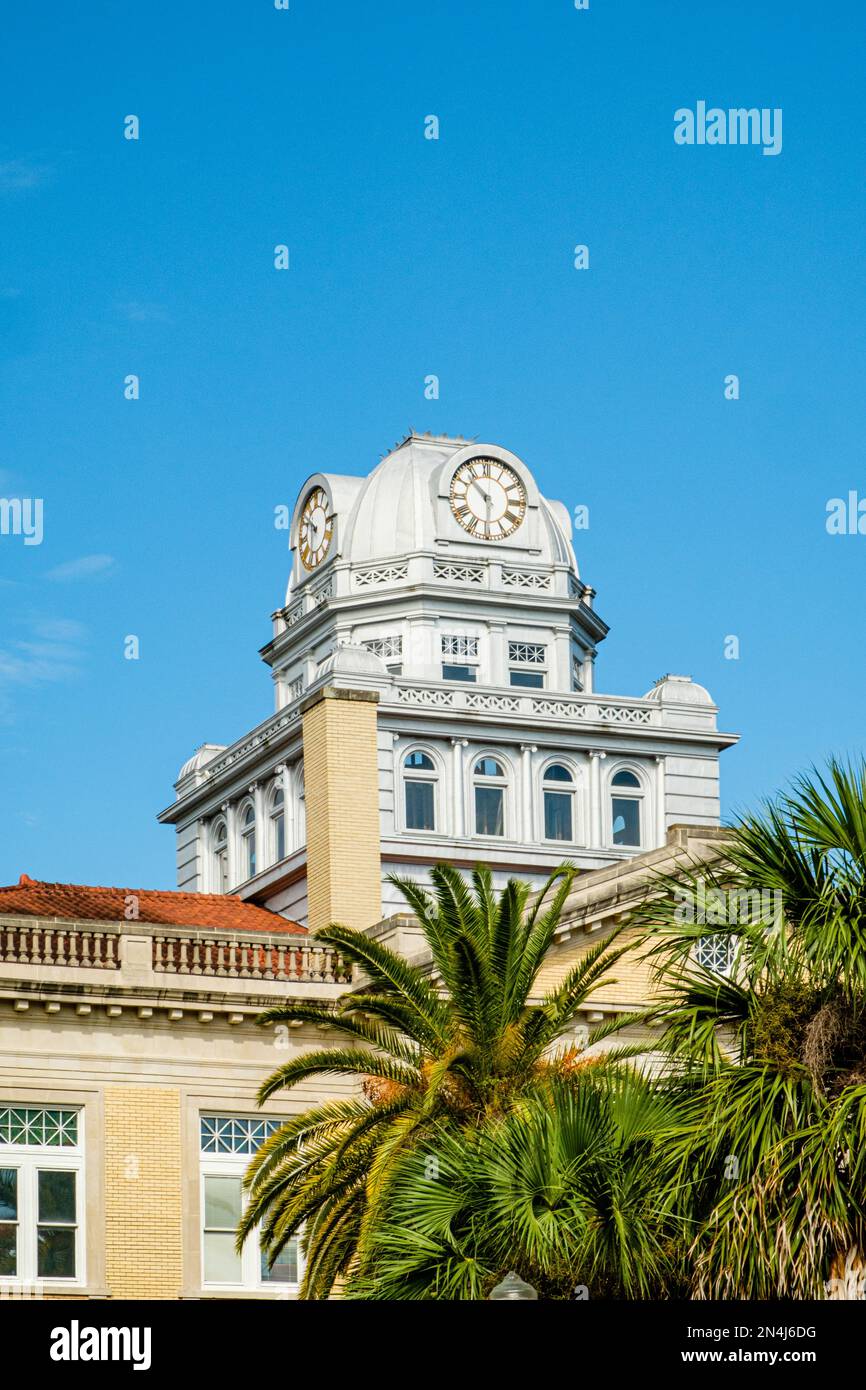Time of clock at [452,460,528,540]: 10:30
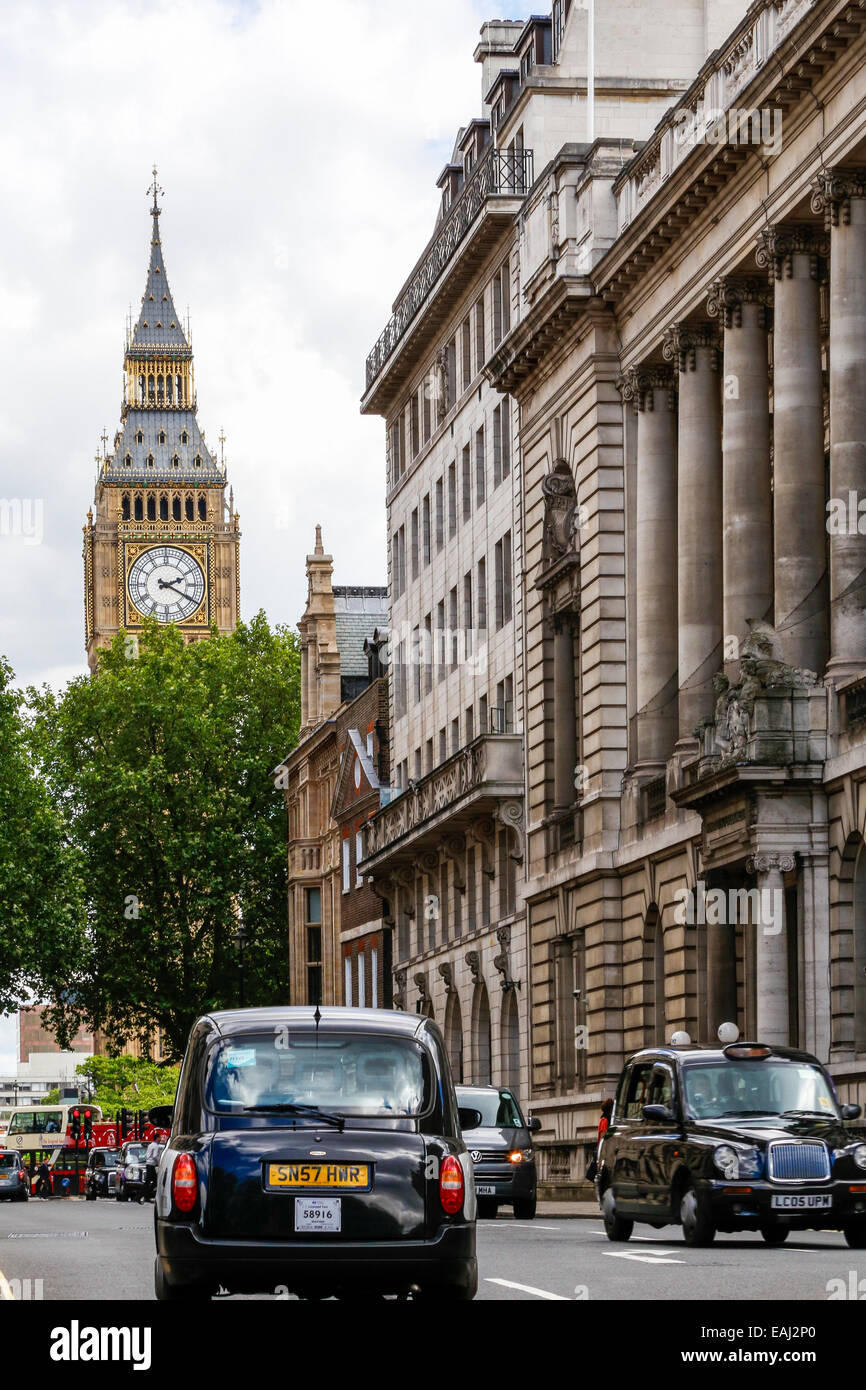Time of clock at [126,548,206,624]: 2:19
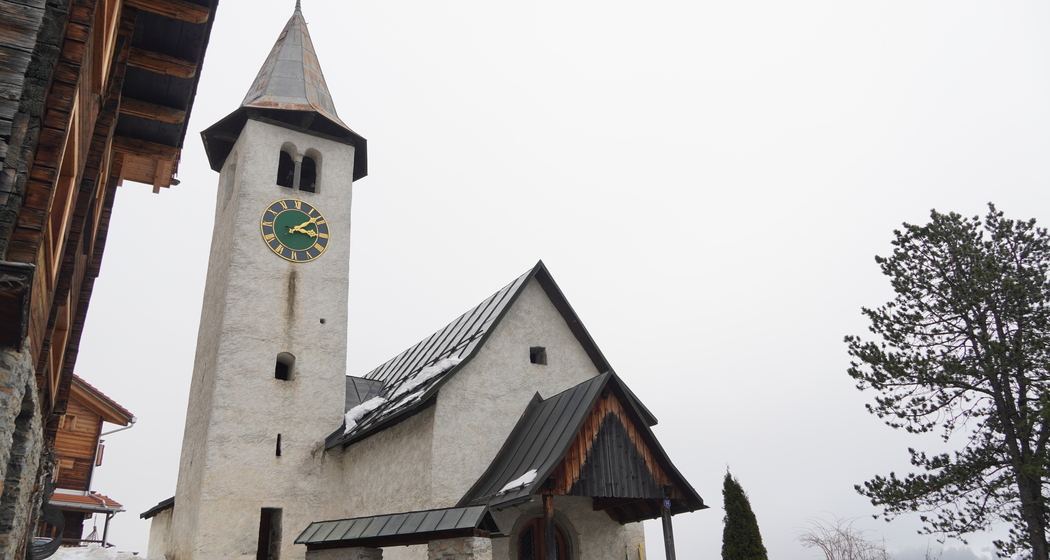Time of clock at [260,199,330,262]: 3:08
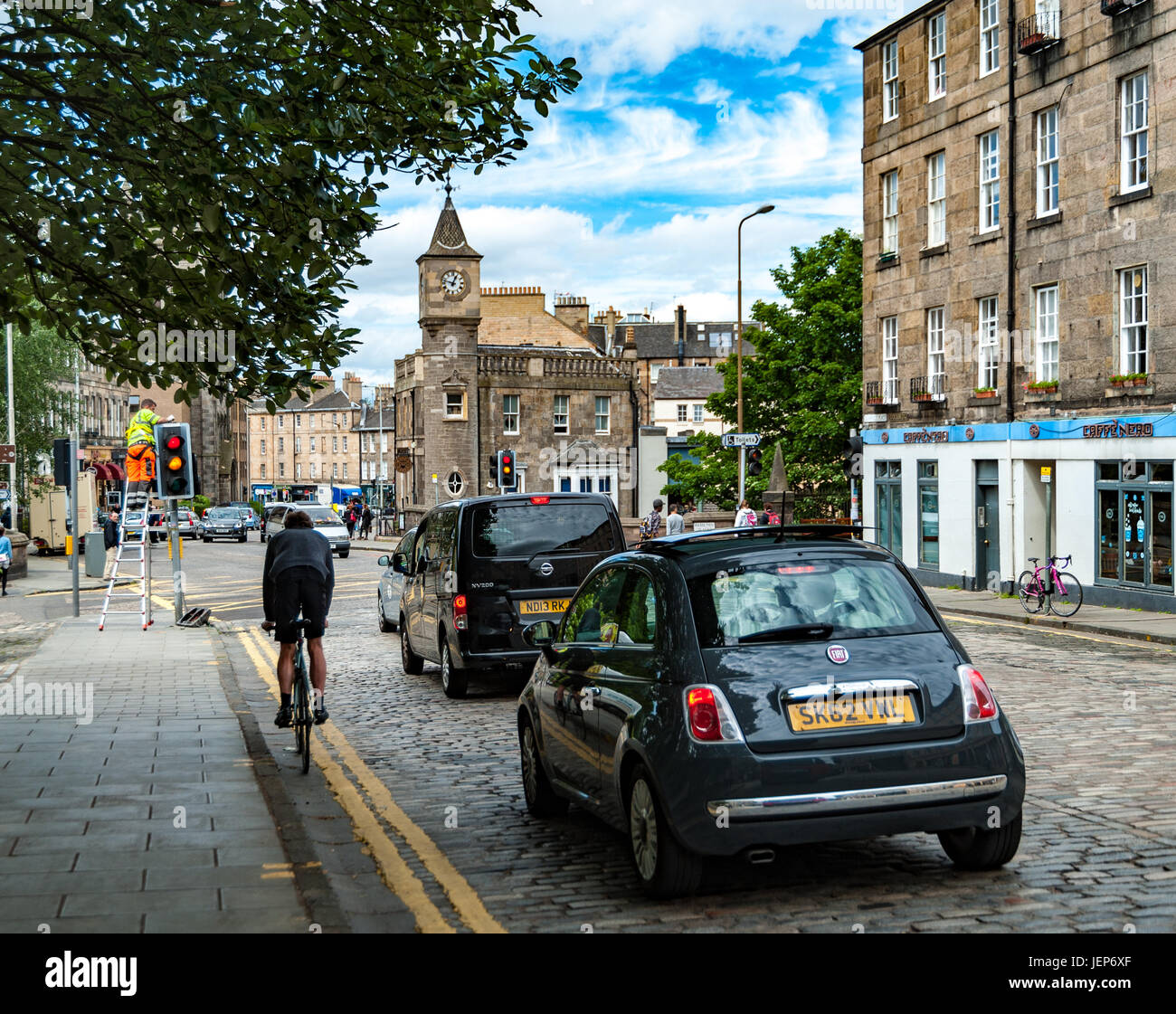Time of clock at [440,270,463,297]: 12:47
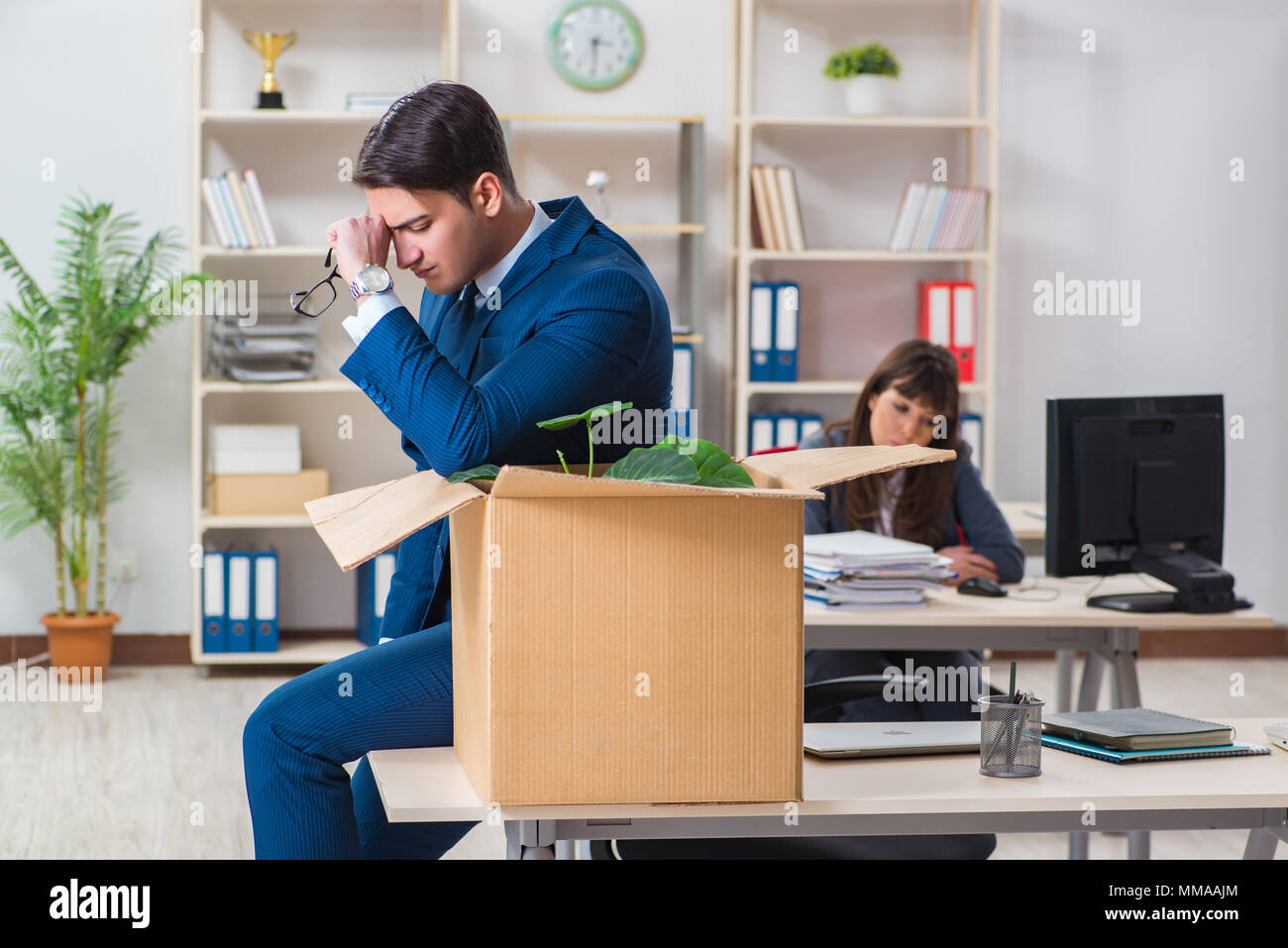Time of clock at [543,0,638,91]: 3:29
########
**EXERCISE TASK:**
Turn the records above into a JSON list of strings, one string per line, with blank lines omitted and the pictures left out.

**SOLUTION BELOW:**
[
  "Time of clock at [452,460,528,540]: 10:30",
  "Time of clock at [126,548,206,624]: 2:19",
  "Time of clock at [260,199,330,262]: 3:08",
  "Time of clock at [440,270,463,297]: 12:47",
  "Time of clock at [543,0,638,91]: 3:29"
]